AARP has done well for itself as both a lobby group, and an association looking out for retirees since that day in 1958 when AARP founder Ethel Percy Andrus stumbled upon a retired teacher living in a chicken coop, as the poor woman couldn't find an apartment she could afford.
Since then AARP has grown to become one of the most powerful, and most trusted associations in the nation, if not the world. A Harris poll found in 2007 that AARP ranked only behind Consumer Reports and the American Red Cross as the most trusted group that influences US politics and business.
For holders of AARP-endorsed insurance policies, the expectation has always been that such clout and buying power should ideally translate to lower rates for insurance for AARP members, and to policies that are tailored to the specific needs of seniors.

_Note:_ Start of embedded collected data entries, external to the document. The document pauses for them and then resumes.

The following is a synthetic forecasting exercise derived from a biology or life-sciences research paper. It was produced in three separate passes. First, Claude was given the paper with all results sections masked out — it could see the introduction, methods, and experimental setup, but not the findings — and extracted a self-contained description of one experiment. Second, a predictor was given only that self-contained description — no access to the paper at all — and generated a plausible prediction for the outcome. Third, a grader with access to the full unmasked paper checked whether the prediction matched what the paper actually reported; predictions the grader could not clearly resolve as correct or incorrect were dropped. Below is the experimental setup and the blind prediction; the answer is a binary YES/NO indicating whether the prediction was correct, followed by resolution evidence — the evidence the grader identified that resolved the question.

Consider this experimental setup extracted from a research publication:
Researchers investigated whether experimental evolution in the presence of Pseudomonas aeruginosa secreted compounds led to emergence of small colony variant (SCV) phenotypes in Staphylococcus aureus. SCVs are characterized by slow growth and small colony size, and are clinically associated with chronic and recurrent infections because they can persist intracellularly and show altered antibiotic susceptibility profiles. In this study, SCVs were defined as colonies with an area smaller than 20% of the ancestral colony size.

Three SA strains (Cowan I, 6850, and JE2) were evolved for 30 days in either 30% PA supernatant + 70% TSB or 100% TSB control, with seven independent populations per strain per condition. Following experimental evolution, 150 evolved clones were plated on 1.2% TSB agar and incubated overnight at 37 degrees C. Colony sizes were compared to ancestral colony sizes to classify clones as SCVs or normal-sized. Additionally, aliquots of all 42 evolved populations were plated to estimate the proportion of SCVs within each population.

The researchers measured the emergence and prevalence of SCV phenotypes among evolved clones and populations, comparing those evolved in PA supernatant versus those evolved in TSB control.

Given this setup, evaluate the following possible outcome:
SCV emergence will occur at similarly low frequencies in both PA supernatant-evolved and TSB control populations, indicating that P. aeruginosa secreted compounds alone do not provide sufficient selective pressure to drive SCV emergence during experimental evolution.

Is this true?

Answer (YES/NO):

But that doesn't appear to be the case. Many seniors have been duped, buying supplemental health insurance that they believed to be comprehensive, and would take care of any, and every eventuality. However, it has been reported that many of the policies sold by AARP to its members and underwritten by UnitedHealth Group are limited plans. There have been cases where seniors have been shocked to receive invoices for medical care, surgical procedures and hospital care that were assumed to be covered. One couple was shocked to find themselves facing a quarter of a million dollars in medical bills they assumed their AARP policy would cover.
Is such an assumption based on misleading marketing? That's the question US Senator Charles Grassley, the Republican from Iowa, wants answered. He slammed AARP back in November over its allegedly misleading marketing for health insurance policies, and a few days later AARP announced it would be suspending sales of the policies in question until an internal investigation was completed.

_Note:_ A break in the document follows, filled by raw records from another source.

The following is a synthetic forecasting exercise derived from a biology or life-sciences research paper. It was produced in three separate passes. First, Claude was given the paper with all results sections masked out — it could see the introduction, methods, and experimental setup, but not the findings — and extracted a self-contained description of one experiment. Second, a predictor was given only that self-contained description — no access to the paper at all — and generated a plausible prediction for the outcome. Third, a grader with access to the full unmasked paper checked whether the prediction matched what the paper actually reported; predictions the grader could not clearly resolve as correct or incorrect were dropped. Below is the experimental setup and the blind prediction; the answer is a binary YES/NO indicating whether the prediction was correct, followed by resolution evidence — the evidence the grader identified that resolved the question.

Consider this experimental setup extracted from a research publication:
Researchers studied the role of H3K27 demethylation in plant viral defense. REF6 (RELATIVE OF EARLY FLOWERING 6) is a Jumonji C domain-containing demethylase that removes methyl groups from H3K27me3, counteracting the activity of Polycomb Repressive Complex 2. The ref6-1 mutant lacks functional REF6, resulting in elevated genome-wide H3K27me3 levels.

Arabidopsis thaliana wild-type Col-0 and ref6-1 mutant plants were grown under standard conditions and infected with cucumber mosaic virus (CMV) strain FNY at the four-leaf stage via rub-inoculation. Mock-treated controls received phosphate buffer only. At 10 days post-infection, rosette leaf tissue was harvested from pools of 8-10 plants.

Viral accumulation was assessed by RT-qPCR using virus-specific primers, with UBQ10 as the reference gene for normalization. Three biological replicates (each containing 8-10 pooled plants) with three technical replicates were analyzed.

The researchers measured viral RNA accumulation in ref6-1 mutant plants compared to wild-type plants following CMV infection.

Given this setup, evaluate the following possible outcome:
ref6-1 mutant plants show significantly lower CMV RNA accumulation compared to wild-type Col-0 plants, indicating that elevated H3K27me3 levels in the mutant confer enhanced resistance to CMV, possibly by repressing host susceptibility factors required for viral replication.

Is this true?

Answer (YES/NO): NO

In the interim, various investigations have revealed just what AARP is and has become.
And what it appears to have become, is a business that may not have the best interests of its members at heart.
For one thing, AARP-sanctioned insurance policies are not, in reality, the least expensive. Not that AARP claims they are. It appears the organization does not make that claim, and actually urges its members, in the fine print contained in print and Internet ads, to shop around.
But most members, it appears, do not. Why should they? AARP is a trusted organization, with enormous clout and huge buying power. If an insurance policy is endorsed by AARP, then it must be the best deal around, right?
Not necessarily. Since the issue over the marketing practices of the AARP-sanctioned UnitedHealth Group policies first came to light in November, countless stories have surfaced where members who have bothered to check and not be innocently sucked in by the AARP mantra, have found that in many cases AARP insurance is more expensive than similar products offered by competing suppliers. Sometimes, a lot more.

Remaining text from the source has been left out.